She also has been asking me lots of questions about Heaven, prompted by a library book I think (& of course she has her own theories here too)
"Is Heaven 'up' there in the clouds?"
Before I can answer, she kindly furnishes me with her own theory & then goes on to explain why she has subsequently discarded it as a working theory.
"I thought clouds were each of our houses in Heaven but I know that can't be right because when we fly, we fly above the clouds & I don't see any houses in them, there's just nothing but fluff."
I agree there are no houses there. And she has already decided that Heaven must be 'beyond outer space'.
She seems content with this for the time being & has had enough theorising for one night. She pops her thumb back in her mouth, to indicate the discussion has ended & snuggles down under the covers.
"Night Mummy, see you in the morning."
So partly to change tack & partly because I was by then desperate for a coffee, we decided to go to the French Cafe for an edible treat. It is one of only 2 or 3 innovative cafes in Tirana where you can actually get something to eat alongside your espresso. They do French pastries, tarts & 'flan'. It has lots of mirrors, sparkly glass lights which my daughter loves & chic black & white, atmospheric Parisian posters. And yummy cakes. So it feels 'treaty' & grown up, which also appeals to her. As we have observed many a time here, the business opportunities for entrepreneurs are endless, (though the taxes, bribes & lack of a middle class with disposeable income are admittedly stumbling blocks) Yet when a new shop opens here it is invariably a cafe serving only drinks, a wedding dress shop or a fruit & veg shop. It makes sense in that everyone goes out for coffee (& it's cheap here), weddings last 3 days & often involve 3 changes of dresses & fruit & veg is local & cheap too.
So I guess the French cafe appeals predominantly to ex-pats who have different routines, there were people in there having breakfast, students studying & single guys reading the paper. We had a croissant aux amandes, a cappucino & a fruit juice, which meant the inevitable trip to the loo at the end of our visit. We walked through the glass dividing wall which separated the restaurant stalls from the cafe. As we came out of there, my daughter ran ahead, there was a crack & a yelp a she crumpled to the floor.

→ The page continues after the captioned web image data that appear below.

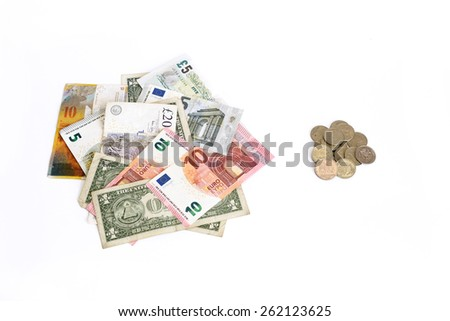 Euro Pound Dollar Swiss Franc against Russian Ruble coins on white background. Money from different countries - stock photo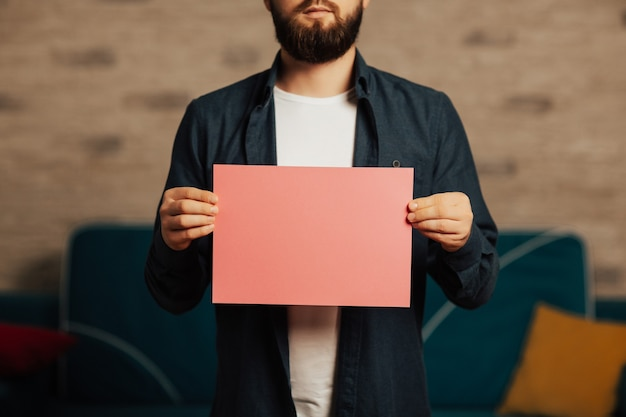 Bearded man holding pink paper with copy space.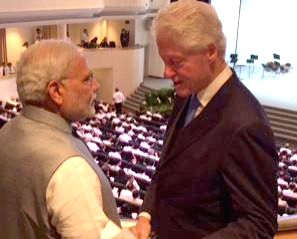 Prime Minister Narendra Modi meets former US president Bill Clinton in Singapore on March 29, 2015. - Narendra Modi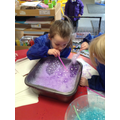 Blowing bubbles to make bubble prints.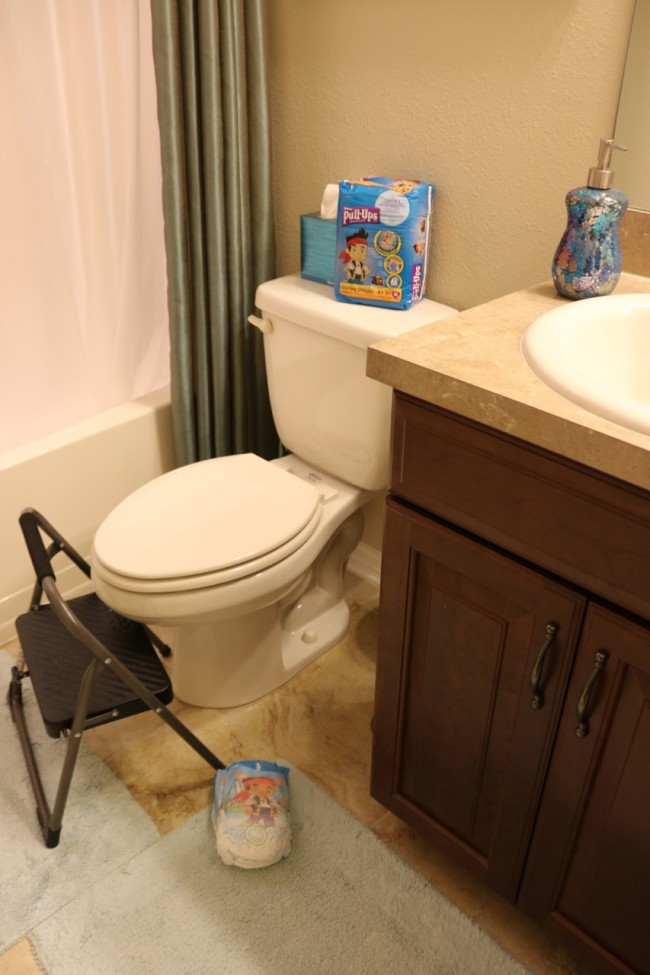 Use a stool and have spare pants ready for nighttime potty training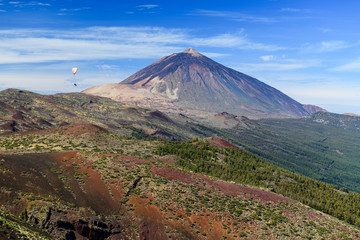 Great view of the Teide volcano with a flying paraglider. Las Cañadas del Teide. Tenerife. Canary Islands..Spain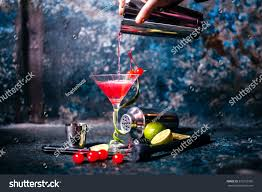 red martini drink barman preparing pouring red cocktail martini stock photo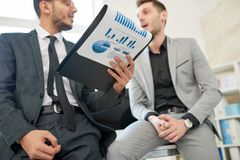 Discussing Statistics with Colleague stock photography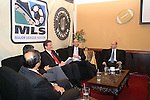 17 November 2007: MLS Commissioner Don Garber (2nd from rt) speaks as Deputy Commissioner Ivan Gazidis (r), DC United broadcaster Dave Johnson (center), Screaming Eagles founder Matt Mathai (left, foreground) and DC United co-managing partner William H.C. Chang listen. The Screaming Eagles, a DC United fan group, hosted the 2007 Supporters Summit, held at Babylon Futbol Club in Falls Church, Virginia one day before MLS Cup 2007, Major League Soccer's championship game.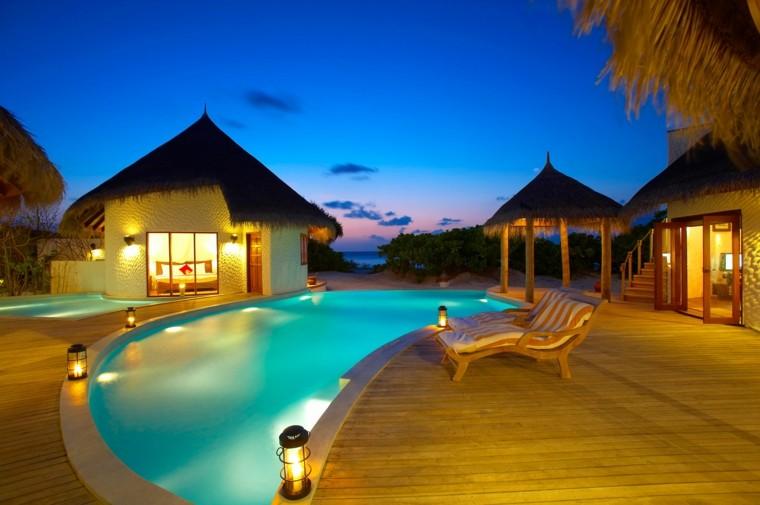 piscina exotica casetas madera vistas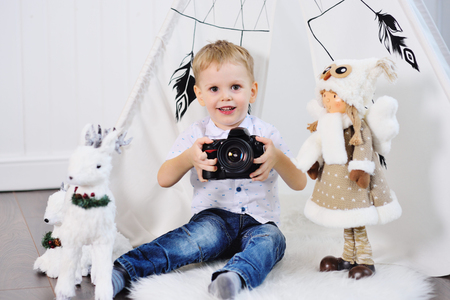 little baby boy with a SLR camera on the background of a Christmas decor Standard-Bild - 109610130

She had walked straight into the glass door. Someone had closed it behind us for some reason &, this being Albania & window cleaning (along with house cleaning) being something of a national obsession, she hadn't 'seen' the glass, it was so sparkly & clean you didn't notice it. Admittedly there was a large handle on the door , but not at her height. The waiter rushed off for ice &, as always with these situations, especially one involving a child, everyone rushed round offering advice & comfort. This distresses my daughter even more than the injury I think. She can't stand people seeing her cry, or laughing at her or watching her or touching her. Being constantly kissed & cheek pinched in Sri Lanka & Albania put paid to that.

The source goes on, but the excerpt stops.